- Задания:
a. Процитируйте фрагмент исходного текста: всё, начиная со слов «Главная роль: Ольга» и вплоть до слов «Расшифровка: Правмир.».
b. Перескажите в виде краткого списка абзац исходного текста, который начинается словами «Есть ли сегодня в европейской поэзии», и сохраните его основные сведения.

- Исходный текст:
========================

Главная Культура Литература, история, кинематограф Литература

Главная роль: Ольга Седакова (+ Видео)

Есть ли сегодня в европейской поэзии фигуры, о которых стоит всерьез говорить? Чувствует ли поэт и переводчик Ольга Седакова себя на равных с Данте? Почему она решила поговорить о «моралии» в мире, где в основном «аморалия»? На эти и другие воросы Ольга Седакова отвечает в телепрограмме «Главная роль».

13 марта 2012 года гостем программы Юлиана Макарова «Главная роль» на телеканале «Культура» стала Ольга Седакова.

Расшифровка: Правмир.

— Приветствую вас, друзья. Сегодня в «Главной роли» поэт, переводчик, филолог, прозаик, лауреат многих самых престижных мировых и российских литературных премий Ольга Седакова. Здравствуйте, Ольга Александровна.

Здравствуйте.

========================

- Предоставленные материалы:
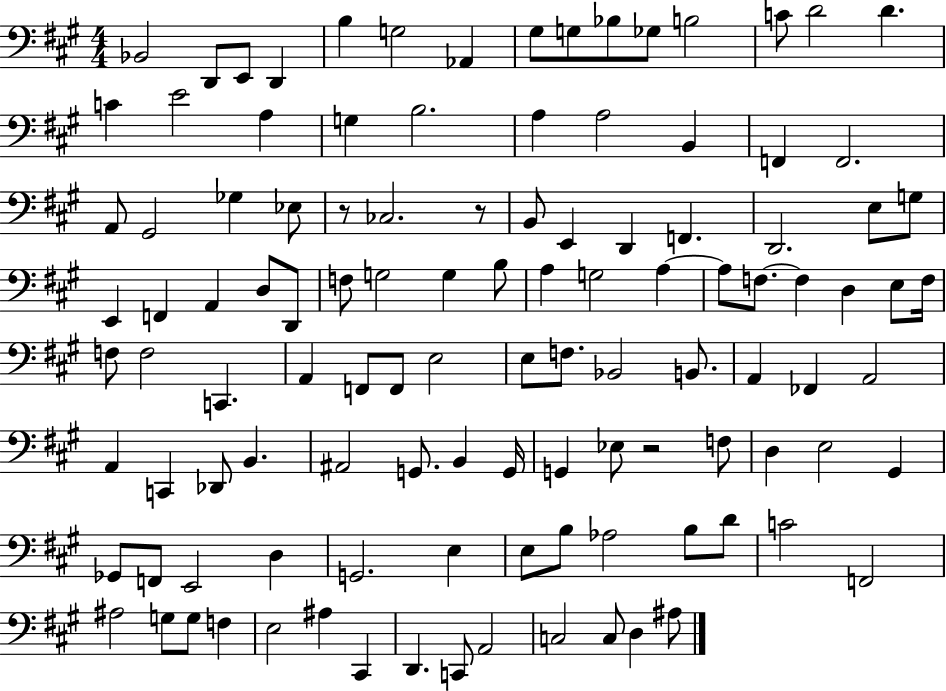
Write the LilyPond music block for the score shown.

========================

- Ответы:
a.
Главная роль: Ольга Седакова (+ Видео)

Есть ли сегодня в европейской поэзии фигуры, о которых стоит всерьез говорить? Чувствует ли поэт и переводчик Ольга Седакова себя на равных с Данте? Почему она решила поговорить о «моралии» в мире, где в основном «аморалия»? На эти и другие воросы Ольга Седакова отвечает в телепрограмме «Главная роль».

13 марта 2012 года гостем программы Юлиана Макарова «Главная роль» на телеканале «Культура» стала Ольга Седакова.

Расшифровка: Правмир.

b.
- Поэт и переводчик Ольга Седакова отвечает на вопросы в телепрограмме «Главная роль».
- Есть ли сегодня в европейской поэзии фигуры, о которых стоит всерьез говорить?
- Чувствует ли она себя на равных с Данте?
- Почему она решила поговорить о «моралии» в мире, где в основном «аморалия»?
- Звучат в программе и другие вопросы.